The phenomenon of two waves is clearly observed from the plot of the proposed analogue of the basic reproduction rate \({\tilde{R}}_0\) (the solid red curve in Fig. 3a)—the estimated \({\tilde{R}}_0\) was larger than 1 in two sub-intervals, namely from middle May to middle of July and then from the end of August to the beginning of November. Our estimate is compared with three other relevant sources viz., the generative COVID-model considered by the Systrom et al.70 (blue, “longdash” line in Fig. 3a), the SEIR model based COVID-19 projections using machine learning from Youyang Gu71 (in green), and SEIR model used by the IHME team in29 (in magenta).

Our analogue of this epidemiological marker seems more realistic since it tallies with the other observed and estimated compartments.

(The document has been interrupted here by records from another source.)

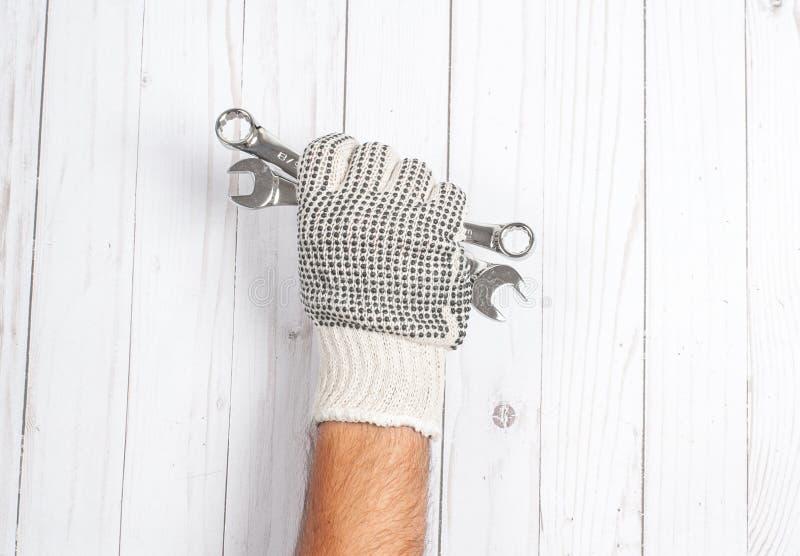 Herramienta La mano en guante est? sosteniendo las llaves en el fondo de madera blanco fotos de archivo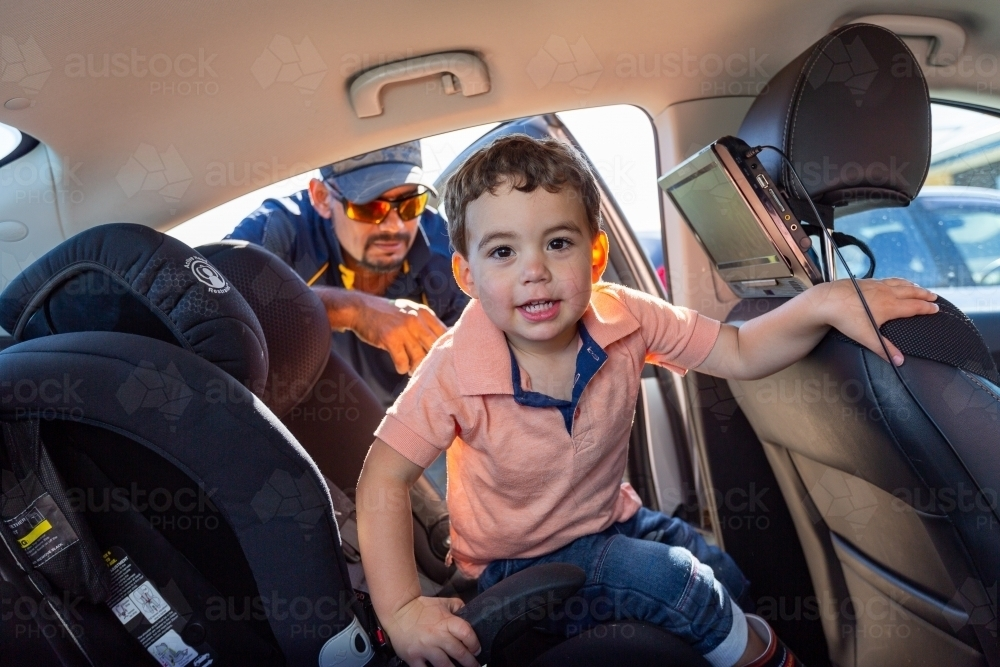 toddler in back seat of car with father leaning in the door - Australian Stock Image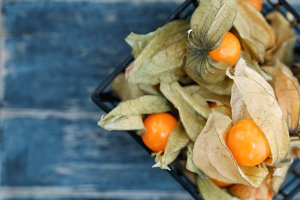 Top view on Physalis fruit in a black basket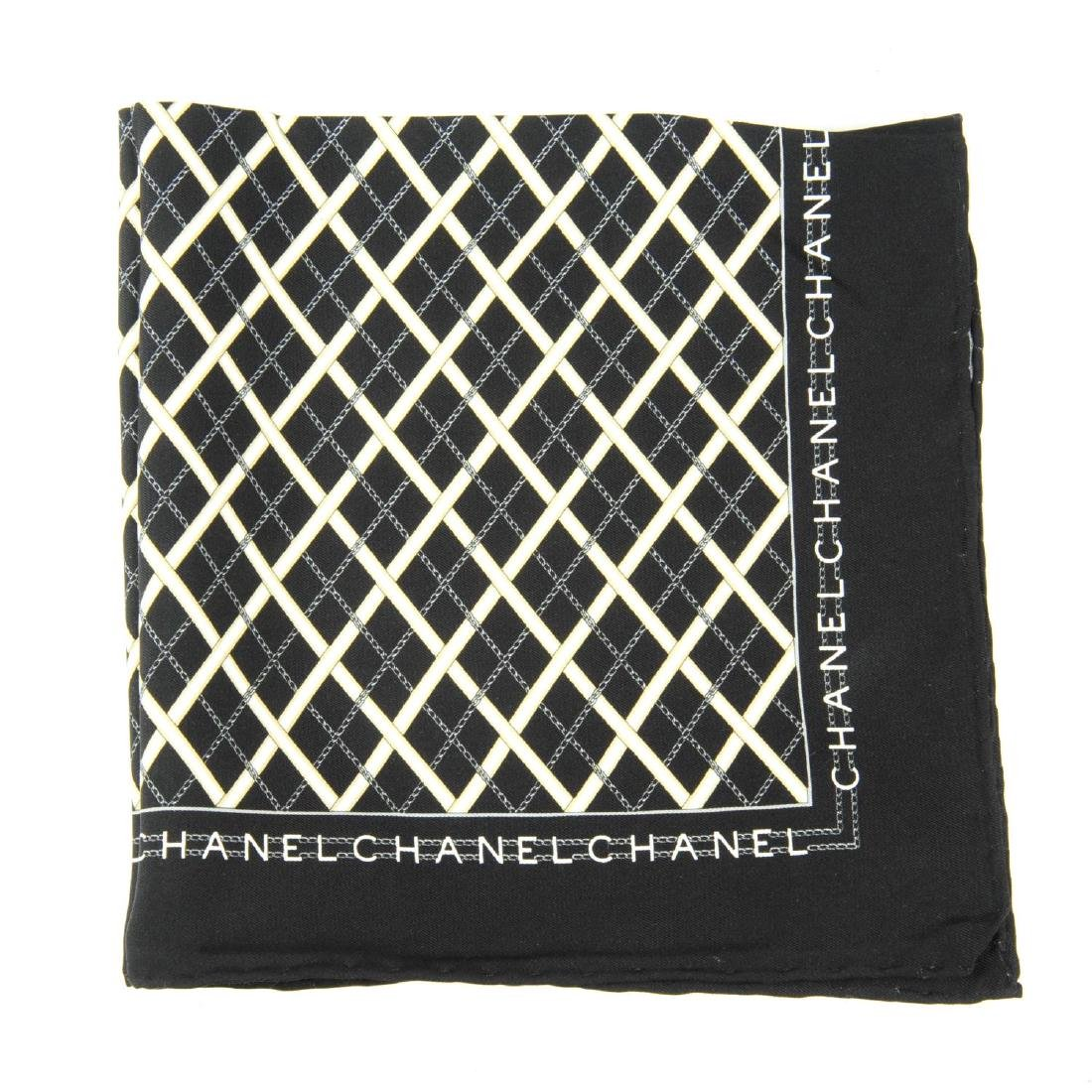 CHANEL - a small silk scarf. A black scarf with a white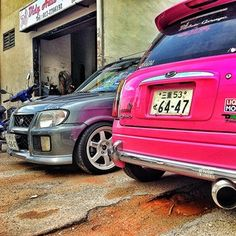 Two Daihatsu Cuore cars front and back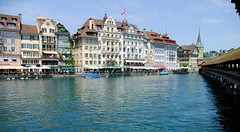 Waterfront Buildings (cwgoodroe) Tags: sun mountain lake snow alps green church statue ferry fairytale swimming switzerland boat europe locals suisse swiss sunny location farms movieset luce swissalps lucern medivil beerpasture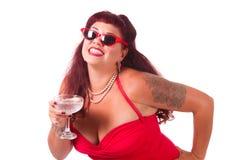 Sonrisa con una bebida Foto de archivo libre de regalías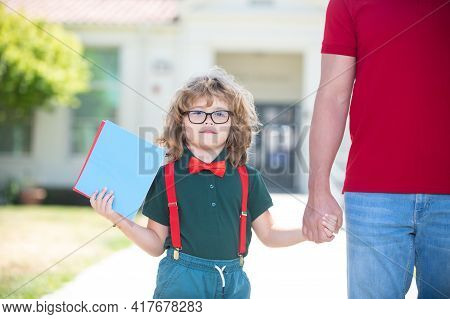 Portrait Of Happy Nerd Pupil Holding Teachers Hand. Father Holding Hand Of Son With Backpack Outdoor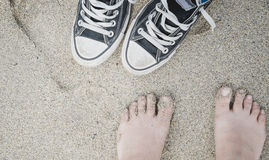 Girl's feet and sneakers Royalty Free Stock Photography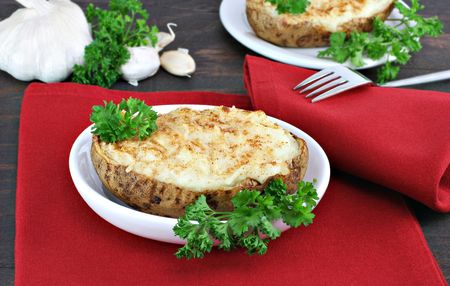 Twice baked stuffed garlic potatoes on a red napkin on a rustic wood table. Stock Photo - 6740503
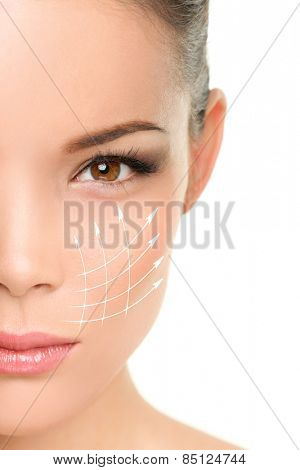 Face lift anti-aging treatment - Asian woman portrait with graphic lines showing facial lifting effect on skin.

For example, around August 7, 2020, the cumulative new infections (CNI), both observed and estimated, hospitalization and the asymptomatic population (estimated) were quite low and almost constant over a period of time (see Supplement Section S7). The estimated social mobility index \(\alpha \kappa _t^2\) also experienced a sharp decline around that time (see Figure 10 in Supplement Section S7), which all give evidence to the fact that the spread of the pandemic was indeed contained around mid-July to mid-August in Utah. This is clearly resonated in our version of reproduction rate but is not so well captured by the two other models considered above. The estimate released by IHME29 seems to follow our estimate in August, however, it hardly gets higher than 1, not even in October, when the number of new infections was high. From this, it seems that the IHME estimate does not qualitatively reflect the real nature of COVID spread.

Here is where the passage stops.